| 研究課題/領域番号 |
14J06987
|
|---|
| 研究機関 | 大阪大学 |
|---|
研究代表者 |
田中 敦志 大阪大学, 工学研究科, 特別研究員(DC1)
|
|---|
| 研究期間 (年度) |
2014-04-25 – 2017-03-31
|
| キーワード | G-quadruplex / ヒトテロメアDNA |
|---|
| 研究実績の概要 |
本年度はグアニン連続配列(GGG配列)を6つ有するヒトテロメア鎖DNAでのG四重鎖形成に関する研究を行い、学術誌への投稿と国内学会での口頭発表を行った。

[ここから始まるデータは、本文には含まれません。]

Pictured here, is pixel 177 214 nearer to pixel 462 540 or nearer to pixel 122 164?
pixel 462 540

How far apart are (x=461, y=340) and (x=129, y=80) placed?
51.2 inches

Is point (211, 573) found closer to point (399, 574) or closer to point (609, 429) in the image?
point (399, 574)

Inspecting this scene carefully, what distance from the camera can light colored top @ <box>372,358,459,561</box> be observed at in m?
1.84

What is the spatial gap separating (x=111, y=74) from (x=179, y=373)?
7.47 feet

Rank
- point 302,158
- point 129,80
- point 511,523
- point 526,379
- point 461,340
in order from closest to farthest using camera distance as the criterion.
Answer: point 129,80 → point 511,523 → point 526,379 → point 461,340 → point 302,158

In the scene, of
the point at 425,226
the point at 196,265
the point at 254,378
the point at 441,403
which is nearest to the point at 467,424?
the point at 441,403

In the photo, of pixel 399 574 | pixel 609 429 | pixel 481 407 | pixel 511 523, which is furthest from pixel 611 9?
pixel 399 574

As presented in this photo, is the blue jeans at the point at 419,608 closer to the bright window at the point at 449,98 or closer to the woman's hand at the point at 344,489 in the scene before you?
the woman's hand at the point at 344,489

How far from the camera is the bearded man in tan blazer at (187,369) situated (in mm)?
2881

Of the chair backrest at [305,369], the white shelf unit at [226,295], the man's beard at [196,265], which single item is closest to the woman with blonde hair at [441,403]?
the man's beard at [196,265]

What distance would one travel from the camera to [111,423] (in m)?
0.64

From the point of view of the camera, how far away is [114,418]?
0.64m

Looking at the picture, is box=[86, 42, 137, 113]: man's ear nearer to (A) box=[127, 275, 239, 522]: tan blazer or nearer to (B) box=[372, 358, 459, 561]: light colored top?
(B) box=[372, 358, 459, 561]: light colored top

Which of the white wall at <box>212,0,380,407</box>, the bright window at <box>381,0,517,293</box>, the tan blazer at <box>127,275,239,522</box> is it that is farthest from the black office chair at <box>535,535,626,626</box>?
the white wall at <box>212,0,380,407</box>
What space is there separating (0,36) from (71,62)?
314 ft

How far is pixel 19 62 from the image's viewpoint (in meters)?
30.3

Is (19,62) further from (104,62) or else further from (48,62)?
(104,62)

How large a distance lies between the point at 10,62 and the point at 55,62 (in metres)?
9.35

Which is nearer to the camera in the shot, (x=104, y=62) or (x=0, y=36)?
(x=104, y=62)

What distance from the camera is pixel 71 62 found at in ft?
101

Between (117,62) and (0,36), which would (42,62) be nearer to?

in vitroにおけるG四重鎖形成の研究は、主にGGG配列を4つ有する21~27塩基 の一本鎖DNAを対象として行われてきたが、GGG配列を5つ以上持つ場合のG四重鎖形成に関する研究は少なく、詳細はあまり知られていない。ヒトテロメア 3'-末端の場合にはTTAGGG 連続配列が 150 塩基以上続くため、理論的にはどの4つのGGG配列からも四重鎖を形成しうるが、実際に優先的に形成される位置と構造は未だ明確でない。これらを明らかにするため、GGG配列を6つ含むヒトテロメア鎖のG四重鎖形成に関する研究をおこなった。
① 観察対象として蛍光標識一本鎖DNA(3'-FAM-TAGGG(TTAGGG)5TT-TAMRA-5', 37htel)と、その一部をイノシン(I)に置換した一本鎖DNAの合成を行った。GGGの中心のGをIに置き換えたGIG配列はG四重鎖形成の構成部位でなくなるため、形成する構造を制限できる。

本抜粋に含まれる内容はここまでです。